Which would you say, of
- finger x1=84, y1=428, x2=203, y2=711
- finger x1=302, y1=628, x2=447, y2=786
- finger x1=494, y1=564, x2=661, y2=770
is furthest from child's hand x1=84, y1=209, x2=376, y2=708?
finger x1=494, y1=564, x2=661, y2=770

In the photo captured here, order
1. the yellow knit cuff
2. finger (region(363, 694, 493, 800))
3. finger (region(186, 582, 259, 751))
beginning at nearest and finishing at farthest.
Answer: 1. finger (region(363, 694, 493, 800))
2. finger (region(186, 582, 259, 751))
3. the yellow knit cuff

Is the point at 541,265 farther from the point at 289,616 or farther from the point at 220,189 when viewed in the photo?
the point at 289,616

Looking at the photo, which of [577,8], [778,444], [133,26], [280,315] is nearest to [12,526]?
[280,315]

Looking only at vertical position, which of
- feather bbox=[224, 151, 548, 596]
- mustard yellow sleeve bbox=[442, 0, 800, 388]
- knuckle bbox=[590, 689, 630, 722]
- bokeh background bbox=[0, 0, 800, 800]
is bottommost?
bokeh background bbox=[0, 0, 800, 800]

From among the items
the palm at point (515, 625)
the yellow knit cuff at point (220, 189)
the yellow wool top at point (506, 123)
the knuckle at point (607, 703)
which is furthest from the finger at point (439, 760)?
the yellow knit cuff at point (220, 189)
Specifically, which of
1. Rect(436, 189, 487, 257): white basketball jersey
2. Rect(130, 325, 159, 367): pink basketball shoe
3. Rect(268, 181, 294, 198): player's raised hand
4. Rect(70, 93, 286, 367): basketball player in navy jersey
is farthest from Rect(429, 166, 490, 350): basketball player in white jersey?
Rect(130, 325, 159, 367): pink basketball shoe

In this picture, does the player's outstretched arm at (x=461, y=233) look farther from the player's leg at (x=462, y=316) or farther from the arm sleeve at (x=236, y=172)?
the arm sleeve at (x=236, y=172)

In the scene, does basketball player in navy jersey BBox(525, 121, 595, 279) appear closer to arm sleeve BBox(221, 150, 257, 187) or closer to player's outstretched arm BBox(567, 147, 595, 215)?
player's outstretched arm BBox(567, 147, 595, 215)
= = =
■ The request
Render every line of the records above as a numbered list, leaving out the blank lines.

■ Solution to this exercise
1. Which would you say, of
2. - finger x1=84, y1=428, x2=203, y2=711
3. - finger x1=302, y1=628, x2=447, y2=786
4. - finger x1=494, y1=564, x2=661, y2=770
5. is furthest from child's hand x1=84, y1=209, x2=376, y2=708?
6. finger x1=494, y1=564, x2=661, y2=770
7. In the photo captured here, order
8. 1. the yellow knit cuff
9. 2. finger (region(363, 694, 493, 800))
10. 3. finger (region(186, 582, 259, 751))
11. beginning at nearest and finishing at farthest.
12. Answer: 1. finger (region(363, 694, 493, 800))
13. 2. finger (region(186, 582, 259, 751))
14. 3. the yellow knit cuff
15. Is the point at 541,265 farther from the point at 289,616 or farther from the point at 220,189 when viewed in the photo?
16. the point at 289,616
17. Looking at the photo, which of [577,8], [778,444], [133,26], [280,315] is nearest to [12,526]?
18. [280,315]
19. Looking only at vertical position, which of
20. - feather bbox=[224, 151, 548, 596]
21. - mustard yellow sleeve bbox=[442, 0, 800, 388]
22. - knuckle bbox=[590, 689, 630, 722]
23. - bokeh background bbox=[0, 0, 800, 800]
24. is bottommost?
25. bokeh background bbox=[0, 0, 800, 800]
26. From among the items
27. the palm at point (515, 625)
28. the yellow knit cuff at point (220, 189)
29. the yellow wool top at point (506, 123)
30. the knuckle at point (607, 703)
31. which is furthest from the finger at point (439, 760)?
32. the yellow knit cuff at point (220, 189)
33. Specifically, which of
34. 1. Rect(436, 189, 487, 257): white basketball jersey
35. 2. Rect(130, 325, 159, 367): pink basketball shoe
36. 3. Rect(268, 181, 294, 198): player's raised hand
37. 4. Rect(70, 93, 286, 367): basketball player in navy jersey
38. is farthest from Rect(429, 166, 490, 350): basketball player in white jersey?
39. Rect(130, 325, 159, 367): pink basketball shoe
40. In this picture, does the player's outstretched arm at (x=461, y=233) look farther from the player's leg at (x=462, y=316) or farther from the arm sleeve at (x=236, y=172)?
41. the arm sleeve at (x=236, y=172)
42. In the scene, does basketball player in navy jersey BBox(525, 121, 595, 279) appear closer to arm sleeve BBox(221, 150, 257, 187) or closer to player's outstretched arm BBox(567, 147, 595, 215)?
43. player's outstretched arm BBox(567, 147, 595, 215)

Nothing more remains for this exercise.